# Извлечённый текст

----------

Иначе, чем славянофилы, а тем более официозные охранители, понимал Аполлон Александрович и православие. Для него оно было не строгим догматическим учением, напротив, оно «еще ist im Werden» [находится в становлении]. И главная его ценность в том, что оно, перефразируя одного из персонажей Достоевского, – важнейший «атрибут» русской народности: «Дело православия слилось для восточнославянского племени с делом его народности. Еще более слилось оно с делом народности для нас, русских, в частности. Все связи наши с историею, с стариной – поддерживаются церковью…
Приезжаете вы, примерно, в один из старых городов старой Руси: в Тверь, Новгород, Суздаль, Переяславль, Володимер; тщетно искали бы вы следов старого города (во многих, как в Твери, кремля, кремлика не уцелело), коего имя напоминает вам столько великого и говорящего сердцу: общий уровень казенщины прошел надо всем – и старое, и связь, и предание встают перед вами только иконостасом векового собора, более или менее однотипного со всеми другими, – святынею какого-либо монастыря или пустыни».
В конечном итоге, православие, по Григорьеву, скорее не «вселенская истина», а некое (великое) культурно-историческое явление: «Под православием разумею я сам для себя просто известное, стихийно-историческое начало, которому суждено еще жить и дать новые формы жизни, искусства, в противуположность другому, уже отжившему и давшему свой мир, свой цвет началу – католицизму. Что это начало, на почве славянства, и преимущественно великорусского славянства, с широтою его нравственного захвата – должно обновить мир, – вот что стало для меня уже не смутным, а простым верованием – перед которым верования официальной церкви иже о Христе жандармствующих стали мне положительно скверны…»

----------

# Выдержки из записей
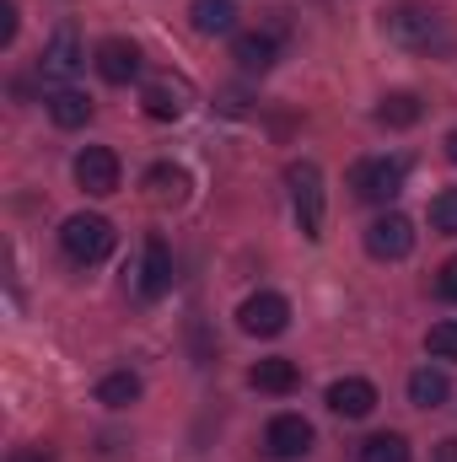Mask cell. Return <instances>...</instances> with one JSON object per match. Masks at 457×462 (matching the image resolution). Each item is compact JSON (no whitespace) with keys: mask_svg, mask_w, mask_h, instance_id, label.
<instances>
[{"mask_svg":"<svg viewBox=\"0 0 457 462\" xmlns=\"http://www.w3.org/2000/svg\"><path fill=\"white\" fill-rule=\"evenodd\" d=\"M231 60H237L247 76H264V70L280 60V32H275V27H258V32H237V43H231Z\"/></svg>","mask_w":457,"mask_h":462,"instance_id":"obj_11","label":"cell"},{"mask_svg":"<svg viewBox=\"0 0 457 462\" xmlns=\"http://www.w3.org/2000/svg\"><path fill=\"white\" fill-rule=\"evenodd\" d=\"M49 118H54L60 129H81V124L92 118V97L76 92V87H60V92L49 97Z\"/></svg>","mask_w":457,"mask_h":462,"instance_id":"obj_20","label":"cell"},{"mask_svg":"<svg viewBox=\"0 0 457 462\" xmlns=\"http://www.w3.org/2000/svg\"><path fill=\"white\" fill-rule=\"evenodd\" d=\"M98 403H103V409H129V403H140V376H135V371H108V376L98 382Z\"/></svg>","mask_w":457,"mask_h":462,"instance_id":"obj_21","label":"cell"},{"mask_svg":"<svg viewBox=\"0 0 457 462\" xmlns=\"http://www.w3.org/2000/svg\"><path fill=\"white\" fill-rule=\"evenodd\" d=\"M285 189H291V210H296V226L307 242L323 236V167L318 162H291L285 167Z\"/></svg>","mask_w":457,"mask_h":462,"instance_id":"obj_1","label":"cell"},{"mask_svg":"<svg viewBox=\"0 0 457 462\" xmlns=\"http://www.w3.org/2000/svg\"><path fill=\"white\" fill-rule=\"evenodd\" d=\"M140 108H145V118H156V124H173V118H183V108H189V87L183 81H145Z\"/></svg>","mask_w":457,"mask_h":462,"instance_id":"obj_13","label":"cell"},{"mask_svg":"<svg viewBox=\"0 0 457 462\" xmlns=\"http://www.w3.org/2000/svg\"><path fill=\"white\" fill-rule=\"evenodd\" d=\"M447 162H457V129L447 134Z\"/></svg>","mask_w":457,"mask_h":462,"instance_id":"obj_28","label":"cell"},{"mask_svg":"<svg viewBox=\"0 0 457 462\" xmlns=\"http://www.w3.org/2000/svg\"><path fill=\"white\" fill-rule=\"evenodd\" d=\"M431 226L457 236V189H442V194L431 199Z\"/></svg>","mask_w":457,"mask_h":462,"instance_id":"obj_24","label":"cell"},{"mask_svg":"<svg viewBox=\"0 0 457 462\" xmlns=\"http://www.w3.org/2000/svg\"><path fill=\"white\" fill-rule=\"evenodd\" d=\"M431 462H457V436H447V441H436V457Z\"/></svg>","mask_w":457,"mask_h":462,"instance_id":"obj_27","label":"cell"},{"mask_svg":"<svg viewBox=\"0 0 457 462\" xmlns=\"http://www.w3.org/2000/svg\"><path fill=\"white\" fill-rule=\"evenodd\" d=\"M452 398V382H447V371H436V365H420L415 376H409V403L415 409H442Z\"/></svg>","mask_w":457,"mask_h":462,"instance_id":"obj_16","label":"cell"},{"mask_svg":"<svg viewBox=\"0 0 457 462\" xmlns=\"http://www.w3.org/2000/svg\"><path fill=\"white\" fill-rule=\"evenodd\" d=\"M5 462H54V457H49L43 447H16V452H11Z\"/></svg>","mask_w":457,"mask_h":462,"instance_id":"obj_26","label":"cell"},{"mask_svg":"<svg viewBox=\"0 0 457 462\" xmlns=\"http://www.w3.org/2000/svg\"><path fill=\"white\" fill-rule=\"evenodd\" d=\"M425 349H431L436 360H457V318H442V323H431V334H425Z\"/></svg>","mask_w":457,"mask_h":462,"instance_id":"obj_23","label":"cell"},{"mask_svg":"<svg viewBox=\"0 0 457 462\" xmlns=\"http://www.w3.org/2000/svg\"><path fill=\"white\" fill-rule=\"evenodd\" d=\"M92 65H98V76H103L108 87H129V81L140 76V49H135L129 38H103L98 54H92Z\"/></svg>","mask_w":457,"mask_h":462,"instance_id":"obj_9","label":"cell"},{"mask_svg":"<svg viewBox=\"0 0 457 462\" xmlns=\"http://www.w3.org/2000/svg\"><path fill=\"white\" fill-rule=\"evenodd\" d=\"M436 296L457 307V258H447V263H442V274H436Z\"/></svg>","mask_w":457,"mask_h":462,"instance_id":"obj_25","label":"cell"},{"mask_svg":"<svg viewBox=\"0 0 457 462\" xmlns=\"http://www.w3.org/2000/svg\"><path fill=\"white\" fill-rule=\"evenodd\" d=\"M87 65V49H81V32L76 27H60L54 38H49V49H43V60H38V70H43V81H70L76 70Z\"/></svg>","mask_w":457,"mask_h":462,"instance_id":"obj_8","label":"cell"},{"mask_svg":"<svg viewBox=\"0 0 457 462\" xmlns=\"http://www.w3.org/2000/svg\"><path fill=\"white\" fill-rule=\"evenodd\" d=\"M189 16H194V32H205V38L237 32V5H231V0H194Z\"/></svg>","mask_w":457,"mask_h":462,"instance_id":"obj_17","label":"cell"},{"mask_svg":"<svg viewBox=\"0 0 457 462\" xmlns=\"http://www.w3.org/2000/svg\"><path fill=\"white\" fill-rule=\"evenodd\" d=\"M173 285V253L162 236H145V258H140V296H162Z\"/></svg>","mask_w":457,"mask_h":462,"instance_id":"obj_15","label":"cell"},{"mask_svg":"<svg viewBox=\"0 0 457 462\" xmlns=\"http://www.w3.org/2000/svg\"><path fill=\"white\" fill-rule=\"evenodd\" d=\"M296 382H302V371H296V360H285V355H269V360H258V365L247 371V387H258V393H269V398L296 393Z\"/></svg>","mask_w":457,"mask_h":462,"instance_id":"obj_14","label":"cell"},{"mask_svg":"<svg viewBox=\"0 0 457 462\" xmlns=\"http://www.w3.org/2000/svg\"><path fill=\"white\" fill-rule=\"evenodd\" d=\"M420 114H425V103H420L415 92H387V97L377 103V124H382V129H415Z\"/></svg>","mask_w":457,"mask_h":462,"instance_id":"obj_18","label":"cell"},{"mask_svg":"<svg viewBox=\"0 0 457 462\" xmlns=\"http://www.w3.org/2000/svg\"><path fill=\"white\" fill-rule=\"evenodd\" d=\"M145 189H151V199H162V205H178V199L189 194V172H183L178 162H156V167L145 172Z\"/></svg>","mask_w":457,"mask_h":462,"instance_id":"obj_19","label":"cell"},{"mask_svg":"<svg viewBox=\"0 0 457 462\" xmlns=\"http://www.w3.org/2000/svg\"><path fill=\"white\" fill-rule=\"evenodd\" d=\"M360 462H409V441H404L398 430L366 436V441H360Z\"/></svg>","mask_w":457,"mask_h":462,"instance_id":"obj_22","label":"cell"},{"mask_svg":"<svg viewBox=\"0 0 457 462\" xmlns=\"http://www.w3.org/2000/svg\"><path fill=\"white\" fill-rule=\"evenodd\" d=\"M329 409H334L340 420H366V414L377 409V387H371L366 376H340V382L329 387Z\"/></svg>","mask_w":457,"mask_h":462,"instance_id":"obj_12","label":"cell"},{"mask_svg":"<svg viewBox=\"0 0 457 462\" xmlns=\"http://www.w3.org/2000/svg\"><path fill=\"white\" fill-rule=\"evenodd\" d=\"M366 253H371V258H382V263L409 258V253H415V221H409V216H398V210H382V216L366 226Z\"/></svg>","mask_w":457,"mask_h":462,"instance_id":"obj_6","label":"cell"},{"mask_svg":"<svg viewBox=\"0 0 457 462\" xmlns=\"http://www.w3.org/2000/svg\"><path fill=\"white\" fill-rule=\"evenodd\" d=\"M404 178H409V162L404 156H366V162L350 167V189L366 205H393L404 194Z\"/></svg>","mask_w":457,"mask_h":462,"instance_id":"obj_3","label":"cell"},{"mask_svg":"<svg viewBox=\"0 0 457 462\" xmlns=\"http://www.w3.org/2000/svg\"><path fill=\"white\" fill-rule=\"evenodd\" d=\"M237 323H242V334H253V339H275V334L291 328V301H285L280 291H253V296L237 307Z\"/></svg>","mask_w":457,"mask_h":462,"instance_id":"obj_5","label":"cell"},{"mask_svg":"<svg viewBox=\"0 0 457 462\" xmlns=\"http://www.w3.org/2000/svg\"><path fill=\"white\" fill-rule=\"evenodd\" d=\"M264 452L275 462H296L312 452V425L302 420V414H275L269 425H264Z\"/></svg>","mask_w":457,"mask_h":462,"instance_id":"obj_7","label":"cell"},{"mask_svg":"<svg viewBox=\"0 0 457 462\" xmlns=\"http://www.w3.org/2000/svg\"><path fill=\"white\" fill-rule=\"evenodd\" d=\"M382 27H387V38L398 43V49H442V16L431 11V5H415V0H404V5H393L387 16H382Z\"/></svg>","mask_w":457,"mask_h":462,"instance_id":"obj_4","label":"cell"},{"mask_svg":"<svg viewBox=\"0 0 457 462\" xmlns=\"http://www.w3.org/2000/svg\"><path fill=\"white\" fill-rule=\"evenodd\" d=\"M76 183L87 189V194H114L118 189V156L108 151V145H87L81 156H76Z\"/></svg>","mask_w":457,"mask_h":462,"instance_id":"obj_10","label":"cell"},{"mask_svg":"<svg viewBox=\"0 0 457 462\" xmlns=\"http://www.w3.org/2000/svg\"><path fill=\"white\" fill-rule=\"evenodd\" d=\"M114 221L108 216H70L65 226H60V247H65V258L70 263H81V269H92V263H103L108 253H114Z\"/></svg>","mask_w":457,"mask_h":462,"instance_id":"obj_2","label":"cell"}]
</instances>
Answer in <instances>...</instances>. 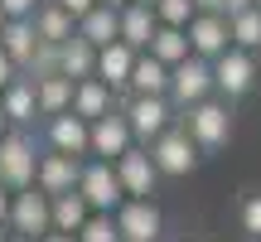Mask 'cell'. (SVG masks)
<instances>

----------

# Задания для работы
1. Согласуются ли с текстом о взглядах Григорьева на православие следующие утверждения: (а) для Григорьева православие было строгим догматическим учением; (б) католицизм он называет началом, которое уже отжило; (в) в Твери, по его словам, уцелел кремль? На каждое ответьте «да» или «нет» и приведите решающие слова текста в точности.
2. Допишите следующую часть текста о взглядах Григорьева на православие, начав сразу после его последнего предложения.

# Ответы к заданиям
1.
(а) Нет: «Для него оно было не строгим догматическим учением».
(б) Да: «уже отжившему и давшему свой мир, свой цвет началу – католицизму».
(в) Нет: «во многих, как в Твери, кремля, кремлика не уцелело».

2.
Народ как «живой организм» не есть что-то застывшее, статичное, он «вечно старый и новый вместе». Поэтому-то олицетворением русскости для Григорьева в итоге станет Пушкин («наше все», – кстати, именно григорьевская формула), который «и есть наша такая, на первый раз очерком, но полно и цельно обозначившаяся душевная физиономия, физиономия, выделившаяся, вырезавшаяся уже ясно из круга других народных, типовых физиономий, – обособившаяся сознательно именно вследствие того, что уже вступила в круг их. Это – наш самобытный тип, уже мерявшийся с другими, европейскими типами, проходивший сознанием те фазисы развития, которые они проходили, но боровшийся с ними сознанием, но вынесший из этого процесса свою физиологическую, типовую самостоятельность».
В отличие от позднейших почвенников, родоначальник этого направления, особенно в последние годы жизни, отстаивал огромную важность героического и вообще личностного начала в русской жизни: «Мысль об уничтожении личности общностью в нашей русской душе – есть именно слабая сторона славянофильства». Характерна его апология грибоедовского Чацкого как «нашего единственного героя», «единственно положительно борющегося в той среде, куда судьба и страсть его бросили», как «товарища людей вечной памяти двенадцатого года, могущественной, еще глубоко верящей в себя и потому упрямой силы, готовой погибнуть в столкновении с средою, погибнуть хоть бы из-за того, чтобы оставить по себе „страницу в истории“». Здесь очевиден прозрачный намек на декабристов.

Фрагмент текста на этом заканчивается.